> Trecho do texto:
Limite de 8%, proposto pelo governo para dívidas do cartão de crédito, já é usado no cheque especial. Hoje, sem teto nos juros, a inadimplência no rotativo chega a 50%.

Por Tássia Kastner
12 Maio 2023, 05h48

Difícil saber o que é mais polêmico: juros escorchantes de bancos ou intervenção pesada do governo. Uma das propostas de Lula III para conter o alto endividamento da população é limitar as taxas de juros que os bancos podem cobrar no rotativo do cartão de crédito, a linha mais cara do sistema financeiro – e também a com maior índice de calotes.

Hoje, quem deixa de pagar o saldo integral da fatura passa a dever em média 14,9% a mais no mês seguinte. Uma dívida de R$ 1.000 sobe para R$ 1.149 (mais os novos gastos, claro). Em um ano, o débito se multiplicaria por quatro vezes e chegaria a R$ 5.295.

> Objetivo declarado A: No trecho sobre os juros do cartão de crédito, qual é o limite proposto pelo governo para essas dívidas?
> Objetivo declarado B: Transcreva do trecho sobre os juros do cartão de crédito a passagem que vai de "Limite de 8%, proposto" até "chegaria a R$ 5.295.".
> Objetivo declarado C: Relacione todos os valores em reais que aparecem no trecho sobre os juros do cartão de crédito.
Os itens não têm papel algum aqui.

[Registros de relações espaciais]
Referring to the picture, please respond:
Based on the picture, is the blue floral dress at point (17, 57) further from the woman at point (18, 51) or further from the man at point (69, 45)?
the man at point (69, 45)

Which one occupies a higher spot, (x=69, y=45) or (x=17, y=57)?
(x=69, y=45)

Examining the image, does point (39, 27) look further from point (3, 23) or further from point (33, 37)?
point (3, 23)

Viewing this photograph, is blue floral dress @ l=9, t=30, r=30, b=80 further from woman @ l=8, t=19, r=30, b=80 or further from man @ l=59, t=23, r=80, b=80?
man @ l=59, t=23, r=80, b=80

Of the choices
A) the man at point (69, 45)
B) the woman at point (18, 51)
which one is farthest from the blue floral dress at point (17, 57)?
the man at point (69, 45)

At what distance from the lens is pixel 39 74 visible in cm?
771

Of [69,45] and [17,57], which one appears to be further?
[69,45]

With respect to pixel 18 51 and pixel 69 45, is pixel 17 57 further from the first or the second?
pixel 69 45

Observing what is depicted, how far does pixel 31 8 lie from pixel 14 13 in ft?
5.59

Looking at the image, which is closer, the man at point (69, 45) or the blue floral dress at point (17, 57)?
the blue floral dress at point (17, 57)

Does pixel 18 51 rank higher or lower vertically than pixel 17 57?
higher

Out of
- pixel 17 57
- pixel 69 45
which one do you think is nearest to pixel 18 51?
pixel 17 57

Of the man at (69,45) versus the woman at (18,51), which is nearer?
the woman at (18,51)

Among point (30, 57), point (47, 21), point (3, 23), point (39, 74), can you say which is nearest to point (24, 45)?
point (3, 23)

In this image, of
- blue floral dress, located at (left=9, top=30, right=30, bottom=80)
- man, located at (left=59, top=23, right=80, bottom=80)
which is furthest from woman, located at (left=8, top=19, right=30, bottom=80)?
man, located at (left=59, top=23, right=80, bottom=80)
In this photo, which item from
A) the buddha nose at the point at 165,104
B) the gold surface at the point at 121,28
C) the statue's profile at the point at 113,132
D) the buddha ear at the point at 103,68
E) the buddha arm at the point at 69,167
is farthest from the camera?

> Resposta final A: O limite proposto é de 8%, o mesmo já usado no cheque especial.

> Resposta final B:
Limite de 8%, proposto pelo governo para dívidas do cartão de crédito, já é usado no cheque especial. Hoje, sem teto nos juros, a inadimplência no rotativo chega a 50%.

Por Tássia Kastner
12 Maio 2023, 05h48

Difícil saber o que é mais polêmico: juros escorchantes de bancos ou intervenção pesada do governo. Uma das propostas de Lula III para conter o alto endividamento da população é limitar as taxas de juros que os bancos podem cobrar no rotativo do cartão de crédito, a linha mais cara do sistema financeiro – e também a com maior índice de calotes.

Hoje, quem deixa de pagar o saldo integral da fatura passa a dever em média 14,9% a mais no mês seguinte. Uma dívida de R$ 1.000 sobe para R$ 1.149 (mais os novos gastos, claro). Em um ano, o débito se multiplicaria por quatro vezes e chegaria a R$ 5.295.

> Resposta final C: R$ 1.000; R$ 1.149; R$ 5.295